Questions:
- 1) Translate into French this sentence from the passage on Lea below: "Cottam is a former farming community now almost entirely consisting of new build housing."
- 2) According to the passage on Lea below, what was the population of Lea Town in 2011?

Document excerpt:
........

Lea ( ), Cottam, and Lea Town are villages in the City of Preston, Lancashire, England.  Together they form the civil parish of Lea, which has a population of 5,962. In 2011, the population increased to 6157.

Geography
The area is an electoral ward with Preston, represented by three councillors; the area is part of Fylde constituency.

Council
Lea and Cottam form Lea Ward of Preston City council, currently represented by three Conservative councillors, and together with Ingol forms Preston West division of Lancashire County Council, represented by one councillor, currently a Liberal Democrat

Community
The area is represented by Lea and Cottam Parish Council. Cottam is a former farming community now almost entirely consisting of new build housing.

Lea is also the name given to two areas of the western extremities of Preston; Lea Town (a village, despite its name) on the Fylde border, which had a population of 291 in 2011, and the suburban sprawl of Lea along the Blackpool Road through the city.

........

Data shown:

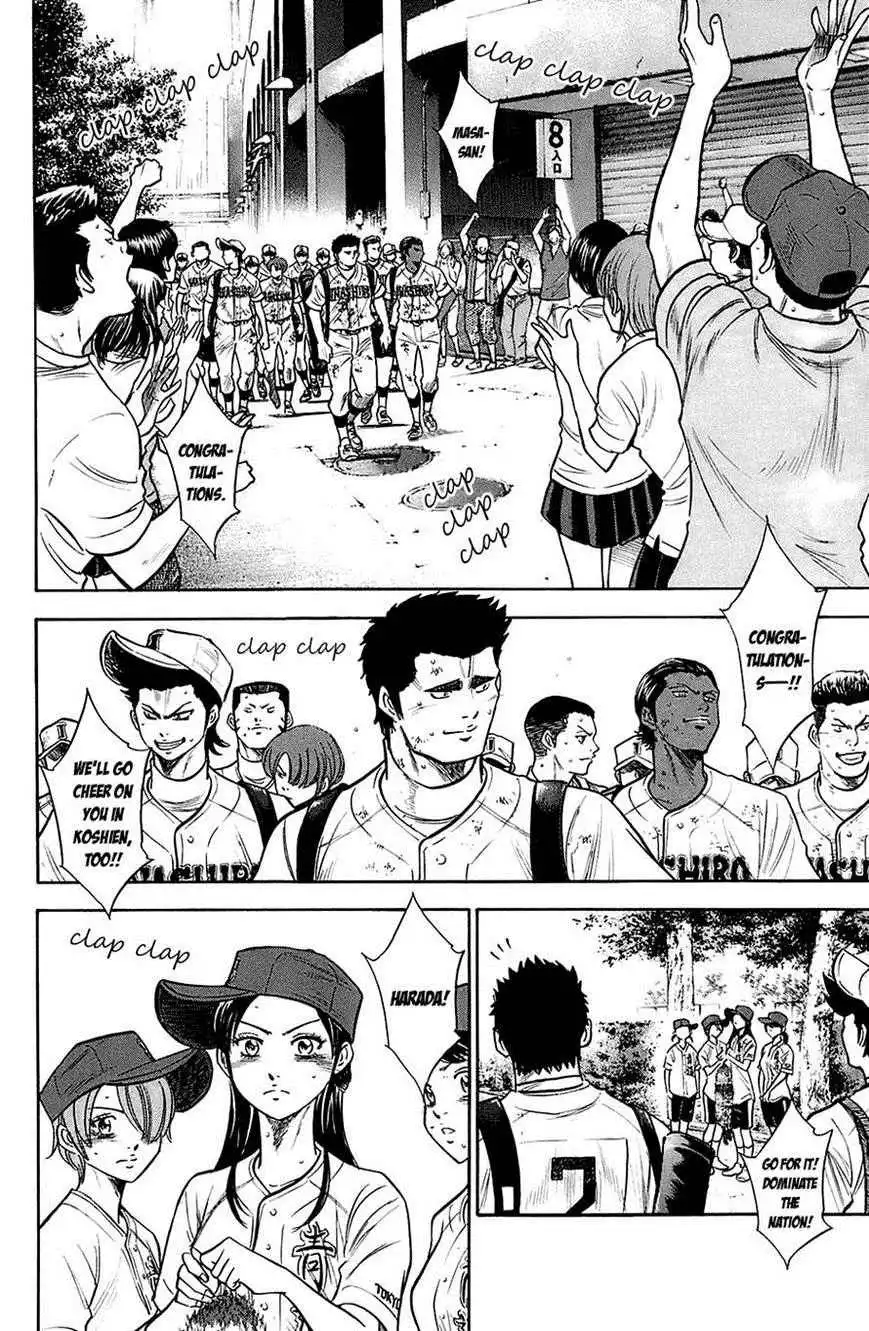 Diamond no Ace Chapter 192 6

........

Solutions per task:
- 1) Cottam est une ancienne communauté agricole, aujourd'hui presque entièrement composée de logements neufs.

- 2) 291